Spatial reasoning question data

--- Begin ---

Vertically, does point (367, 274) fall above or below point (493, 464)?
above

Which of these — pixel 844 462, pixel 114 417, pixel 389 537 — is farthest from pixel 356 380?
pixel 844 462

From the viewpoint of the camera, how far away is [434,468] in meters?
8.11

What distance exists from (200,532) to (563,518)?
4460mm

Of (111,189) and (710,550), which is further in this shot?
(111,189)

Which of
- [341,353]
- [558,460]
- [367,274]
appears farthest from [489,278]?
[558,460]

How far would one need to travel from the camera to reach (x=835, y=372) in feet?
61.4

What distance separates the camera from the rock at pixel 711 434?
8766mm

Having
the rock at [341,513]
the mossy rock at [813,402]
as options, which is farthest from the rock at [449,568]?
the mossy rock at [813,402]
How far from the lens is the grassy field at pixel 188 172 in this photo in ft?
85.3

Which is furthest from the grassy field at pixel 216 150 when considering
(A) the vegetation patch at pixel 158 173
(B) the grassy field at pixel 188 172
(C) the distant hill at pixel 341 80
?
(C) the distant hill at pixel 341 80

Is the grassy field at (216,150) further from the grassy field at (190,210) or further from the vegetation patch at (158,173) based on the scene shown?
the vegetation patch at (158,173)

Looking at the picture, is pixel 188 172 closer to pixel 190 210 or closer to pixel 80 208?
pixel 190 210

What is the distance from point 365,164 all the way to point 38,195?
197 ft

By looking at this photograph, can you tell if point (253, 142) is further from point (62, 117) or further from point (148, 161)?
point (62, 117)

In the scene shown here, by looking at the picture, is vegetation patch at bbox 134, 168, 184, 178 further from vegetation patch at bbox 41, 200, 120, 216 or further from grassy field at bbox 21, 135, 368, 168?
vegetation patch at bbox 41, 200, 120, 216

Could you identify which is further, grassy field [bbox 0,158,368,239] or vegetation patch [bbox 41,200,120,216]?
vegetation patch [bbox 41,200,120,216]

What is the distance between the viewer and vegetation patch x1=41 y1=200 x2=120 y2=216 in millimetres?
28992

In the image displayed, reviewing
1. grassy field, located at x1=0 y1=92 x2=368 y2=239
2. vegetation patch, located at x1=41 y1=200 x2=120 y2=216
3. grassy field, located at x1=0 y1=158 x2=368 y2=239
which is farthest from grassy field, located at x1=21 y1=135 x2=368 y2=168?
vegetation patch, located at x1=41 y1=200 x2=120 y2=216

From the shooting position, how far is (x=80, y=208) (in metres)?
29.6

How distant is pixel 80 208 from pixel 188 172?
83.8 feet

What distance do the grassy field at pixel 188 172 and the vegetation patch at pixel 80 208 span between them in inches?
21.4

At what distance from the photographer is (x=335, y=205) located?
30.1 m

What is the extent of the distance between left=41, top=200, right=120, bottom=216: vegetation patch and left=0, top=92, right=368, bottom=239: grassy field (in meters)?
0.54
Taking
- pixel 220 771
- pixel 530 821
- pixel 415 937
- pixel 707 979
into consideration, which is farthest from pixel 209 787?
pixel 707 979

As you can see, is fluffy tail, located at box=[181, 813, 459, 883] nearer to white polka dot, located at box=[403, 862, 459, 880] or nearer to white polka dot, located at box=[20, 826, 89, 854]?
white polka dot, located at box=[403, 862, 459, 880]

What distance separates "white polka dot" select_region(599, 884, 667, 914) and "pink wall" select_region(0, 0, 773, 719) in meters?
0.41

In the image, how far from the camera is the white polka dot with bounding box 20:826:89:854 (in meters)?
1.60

--- End ---

## PROBLEM TO WORK ON
Edit the items above by replacing "grassy field" with "meadow" wherever it appears, and leave everything else unchanged.

## EXERCISE ANSWER
Vertically, does point (367, 274) fall above or below point (493, 464)?
above

Which of these — pixel 844 462, pixel 114 417, pixel 389 537 — is farthest from pixel 356 380?
pixel 844 462

From the viewpoint of the camera, how far away is [434,468] in meters?
8.11

What distance exists from (200,532) to (563,518)?
4460mm

Of (111,189) and (710,550), which is further in this shot?
(111,189)

Which of
- [341,353]
- [558,460]
- [367,274]
appears farthest from [489,278]?
[558,460]

How far would one need to travel from the camera to reach (x=835, y=372) in feet?
61.4

What distance separates the camera from the rock at pixel 711 434?
8766mm

Having
the rock at [341,513]
the mossy rock at [813,402]
as options, which is farthest from the rock at [449,568]?
the mossy rock at [813,402]
How far from the lens is the meadow at pixel 188 172 in this photo in ft?
85.3

Which is furthest from the meadow at pixel 216 150 when considering
(A) the vegetation patch at pixel 158 173
(B) the meadow at pixel 188 172
(C) the distant hill at pixel 341 80
?
(C) the distant hill at pixel 341 80

Is the meadow at (216,150) further from the meadow at (190,210) or further from the vegetation patch at (158,173) based on the scene shown?
the vegetation patch at (158,173)

Looking at the picture, is pixel 188 172 closer to pixel 190 210 or closer to pixel 80 208?
pixel 190 210

What is the distance from point 365,164 all the way to point 38,195?
197 ft

By looking at this photograph, can you tell if point (253, 142) is further from point (62, 117) or further from point (148, 161)?
point (62, 117)

In the scene shown here, by looking at the picture, is vegetation patch at bbox 134, 168, 184, 178 further from vegetation patch at bbox 41, 200, 120, 216 or further from meadow at bbox 21, 135, 368, 168?
vegetation patch at bbox 41, 200, 120, 216

Could you identify which is further, meadow [bbox 0,158,368,239] or vegetation patch [bbox 41,200,120,216]?
vegetation patch [bbox 41,200,120,216]

What is the distance between the viewer and vegetation patch x1=41 y1=200 x2=120 y2=216 in millimetres?
28992

In the image displayed, reviewing
1. meadow, located at x1=0 y1=92 x2=368 y2=239
2. vegetation patch, located at x1=41 y1=200 x2=120 y2=216
3. meadow, located at x1=0 y1=158 x2=368 y2=239
which is farthest from meadow, located at x1=21 y1=135 x2=368 y2=168?
vegetation patch, located at x1=41 y1=200 x2=120 y2=216

From the shooting position, how far is (x=80, y=208) (in metres)?
29.6

How distant is pixel 80 208 from pixel 188 172?
83.8 feet

What distance do the meadow at pixel 188 172 and the vegetation patch at pixel 80 208 span between them in inches?
21.4

At what distance from the photographer is (x=335, y=205) located?
30.1 m

What is the extent of the distance between left=41, top=200, right=120, bottom=216: vegetation patch and left=0, top=92, right=368, bottom=239: meadow (in meters)?
0.54
Taking
- pixel 220 771
- pixel 530 821
- pixel 415 937
- pixel 707 979
into consideration, which is farthest from pixel 209 787?
pixel 707 979

As you can see, is fluffy tail, located at box=[181, 813, 459, 883] nearer to white polka dot, located at box=[403, 862, 459, 880] or nearer to white polka dot, located at box=[20, 826, 89, 854]?
white polka dot, located at box=[403, 862, 459, 880]

What distance separates "white polka dot" select_region(599, 884, 667, 914) and "pink wall" select_region(0, 0, 773, 719) in meters?
0.41

In the image, how far from the camera is the white polka dot with bounding box 20:826:89:854 (in meters)?
1.60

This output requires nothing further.